The extension :extension:`RecursiveDo` also introduces a new keyword ``rec``, which
wraps a mutually-recursive group of monadic statements inside a ``do``
expression, producing a single statement. Similar to a ``let`` statement
inside a ``do``, variables bound in the ``rec`` are visible throughout
the ``rec`` group, and below it. For example, compare

::

        do { a <- getChar            do { a <- getChar
           ; let { r1 = f a r2          ; rec { r1 <- f a r2
           ;     ; r2 = g r1 }          ;     ; r2 <- g r1 }
           ; return (r1 ++ r2) }        ; return (r1 ++ r2) }

In both cases, ``r1`` and ``r2`` are available both throughout the
``let`` or ``rec`` block, and in the statements that follow it. The
difference is that ``let`` is non-monadic, while ``rec`` is monadic. (In
Haskell ``let`` is really ``letrec``, of course.)

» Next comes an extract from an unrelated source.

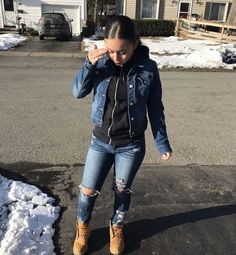 To School Outfit baddie baddie outfits with white jeans - Biker shorts outfit - roupas baddie com jeans branco - Roupa de bermuda motociclista - Chill Outfits, Dope Outfits, Swag Outfits, Girly Outfits, Short Outfits, Simple Outfits, Trendy Outfits, Summer Outfits, Classy Outfits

The semantics of ``rec`` is fairly straightforward. Whenever GHC finds a
``rec`` group, it will compute its set of bound variables, and will
introduce an appropriate call to the underlying monadic value-recursion
operator ``mfix``, belonging to the ``MonadFix`` class. Here is an
example:

::

    rec { b <- f a c     ===>    (b,c) <- mfix (\ ~(b,c) -> do { b <- f a c
        ; c <- f b a }                                         ; c <- f b a
                                                               ; return (b,c) })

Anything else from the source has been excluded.